Well, I'm 22, 5'8", 140-150 lbs.
I've been working out for the past 7 weeks.
I only go 2 days a week, I'll explain...
Monday - Chest/Bi's      Wednesday - Back/Shoulders

...I don't do legs because I work at FedEx as a Package Handler(that alone is a pretty good workout), I'm too scared to get my legs all sore and have to run around during work...I know, I'm a pussy

Here is my normal workout:

Chest
BP - 
       10 reps /  135 lbs
        8  reps /  170 lbs
        6  reps /  195 lbs
       10 reps /  135 lbs

Incline BP -
       10 reps /  135 lbs
        8  reps /  155 lbs
        6  reps /  165 lbs
       10 reps /  135 lbs

Nautilus Incline BP machine - I don't know what the weights are
        10 reps
         8  reps
         6  reps

Nautilus Fly machine - same
        10 reps
         8  reps
         6  reps

3 sets of dips - usually 10, 10, 20


Biceps:

Preacher bench - 
        10 reps / 75 lbs
         8  reps / 85 lbs
         6  reps / 95 lbs

Then I mix up 3 other exercises x 3 reps...I definitely get a good pump.


The only supplements I take is 5 mg creatine after a workout and the occasional protein shake.

My diet is not perfect, but it isn't so bad...I eat a lot of tuna fish, eggs, cottage cheese and meet.  I also try to stay away from fast food, but sometimes you give in.

I will get to my back and shoulder workout in another post...I would like to get some feedback from some members.

Here are some pics of where I'm at now

Thank You


----------



## klmclean (Mar 23, 2005)

Welcome


----------



## fletcher6490 (Mar 23, 2005)

thank you Klmclean.

going by my pics, routine or diet.  Are there any suggestions you may have that would aid me


----------



## Yunier (Mar 23, 2005)

Ah, hey there...welcome man!


----------



## GoalGetter (Mar 23, 2005)

Hey FLetch! Welcome to IM! Great first post, and good initiative starting a journal from the get-go!

As far as feedback on your workouts - I'm sure some folks will come by and give you a nice thorough critique on what you've posted, and you will also have some if not all folks telling ya to get a leg workout in there as well. WHere did you come up wiht your workout? Yourself? A friend? A trainer? A website? Just curious... And also, is there a reason you prefer working chest and bicep rather than chest and tricep together? Again, nothing wrong with it, just curious...

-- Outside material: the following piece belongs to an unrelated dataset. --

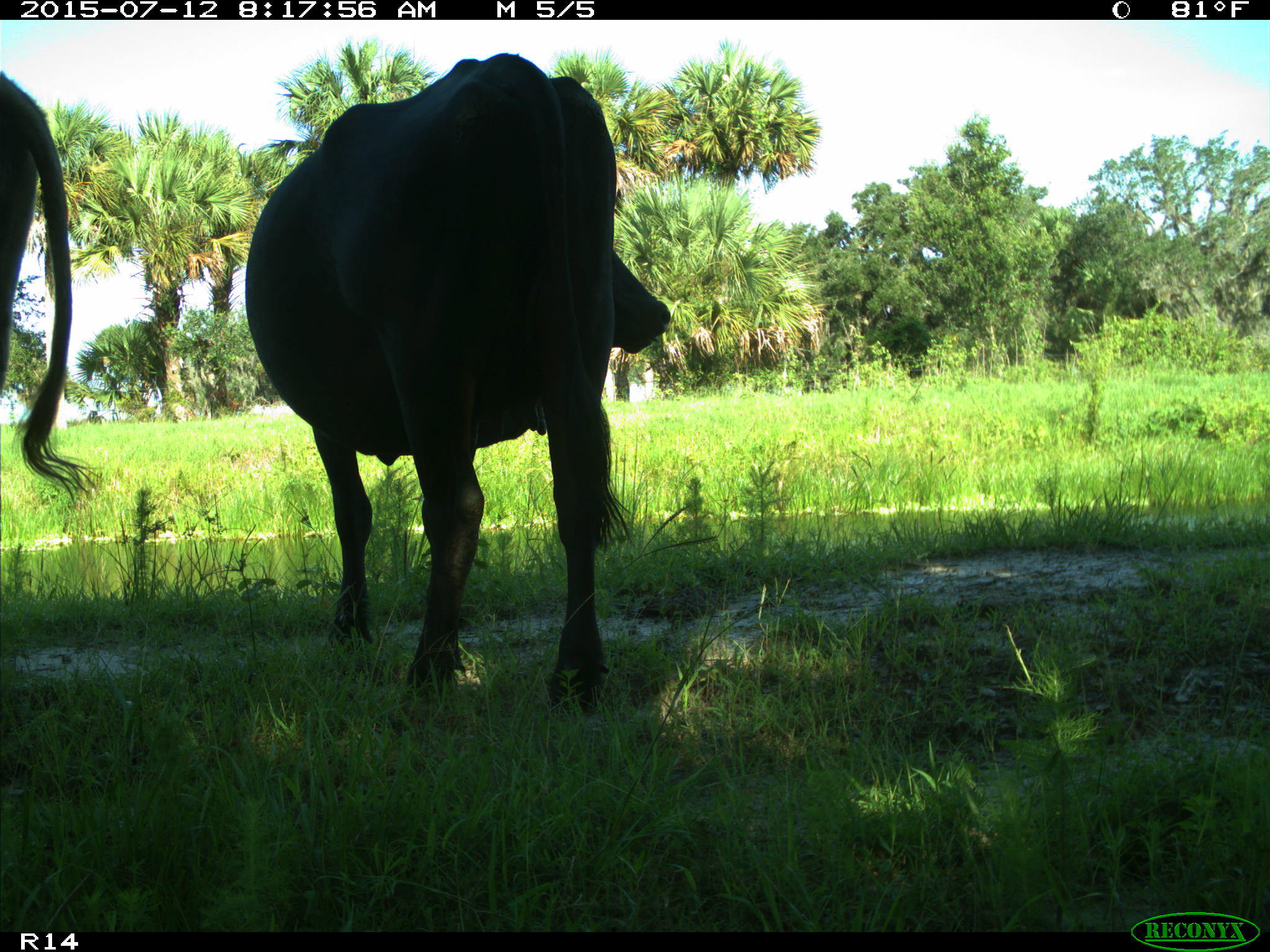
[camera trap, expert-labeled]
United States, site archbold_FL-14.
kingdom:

You might want to provide more info about your workouts - rest intervals between sets, tempo if you use different tempos for different exercises, etc.

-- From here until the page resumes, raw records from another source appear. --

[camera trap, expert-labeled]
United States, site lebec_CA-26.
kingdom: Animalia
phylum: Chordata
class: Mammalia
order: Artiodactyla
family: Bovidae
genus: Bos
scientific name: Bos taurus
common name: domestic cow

As far as keeping a solid workout plan forever, what do you mean? Like the same exercises? Your workout shouldn't stay the same for an extended length of time, and as others will also tell ya, while it can be solid forever (you make it as solid as you want it!) you'll have to change things up every once in a while to keep your body from adapting and hitting a plateau. CHeck out the training forums to get more detail on training styles, theories, technques, etc...

As far as your diet, you said you've been lurking here a while, so chances are you've seen the threads in the nutrition section? (i hope!) You should post a sample day's worth of what you eat (amounts, time you eat, etc), in order to get some good feedback on it. 

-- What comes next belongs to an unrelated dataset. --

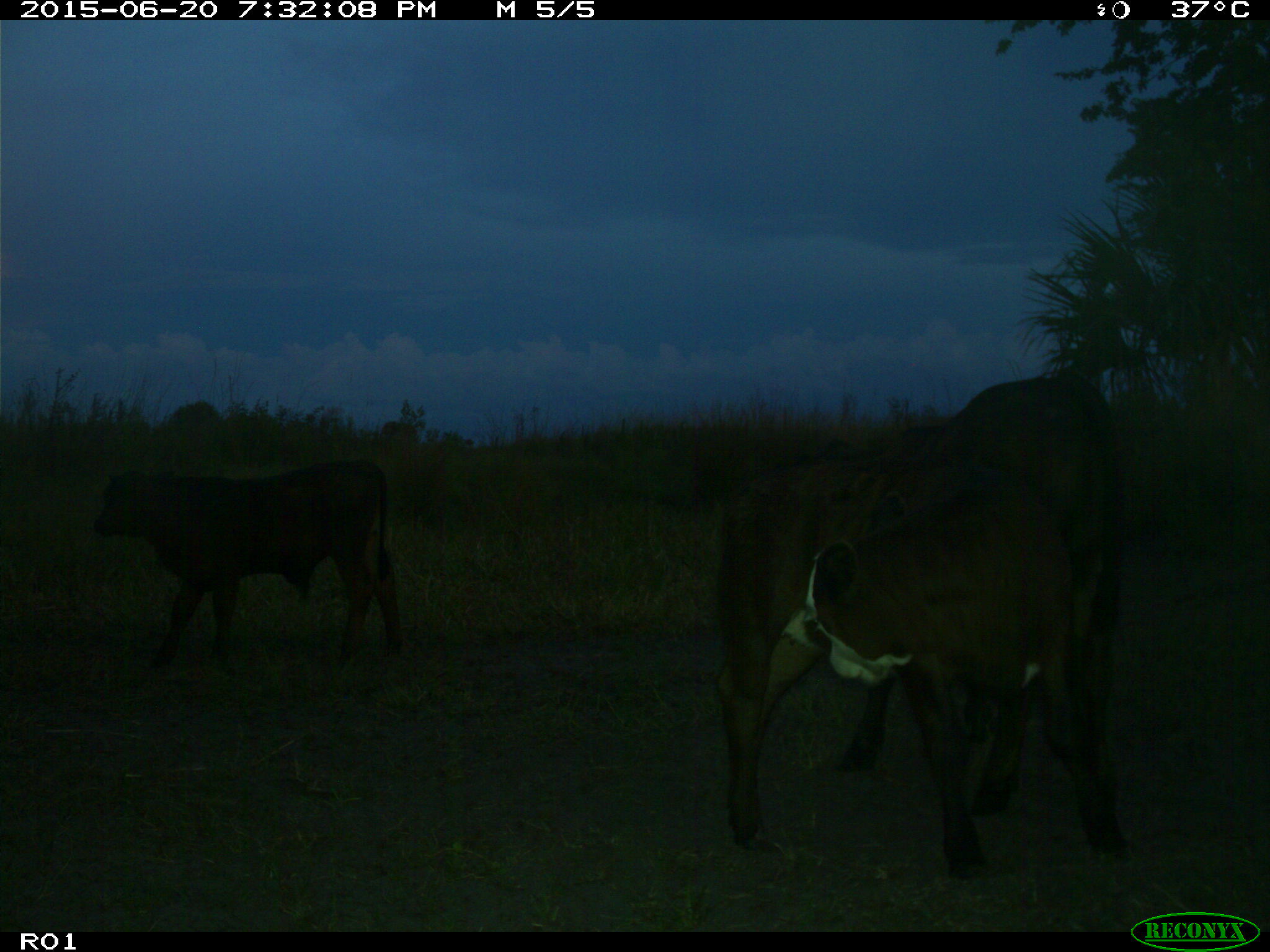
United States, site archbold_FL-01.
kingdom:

Overall, congrats on taking these first steps, and way to go for making this a lifestyle/lifetime goal and not a get-ripped-quick plan. Kudos to you! Best of luck!


----------



## fletcher6490 (Mar 23, 2005)

So far today I had a box of pasta roni at 9 a.m. (keep in mind I work the graveyard shift, so my sense of time is messed up)  I had a protein shake around 1 p.m. and I had 2 tuna fish sandwiches (1 can) at 3 p.m..  I do not know what I will eat for dinner.

I change my routine almost every time I go to the gym, the only consistent sets I have on chest day are; bb bench press and incline bench press (on the smith machine), after that I improvise.  I noticed that my upper chest definitely is not as built up as my lower section, so I have been focusing on more of my upper pec.  



> is there a reason you prefer working chest and bicep rather than chest and triceps together?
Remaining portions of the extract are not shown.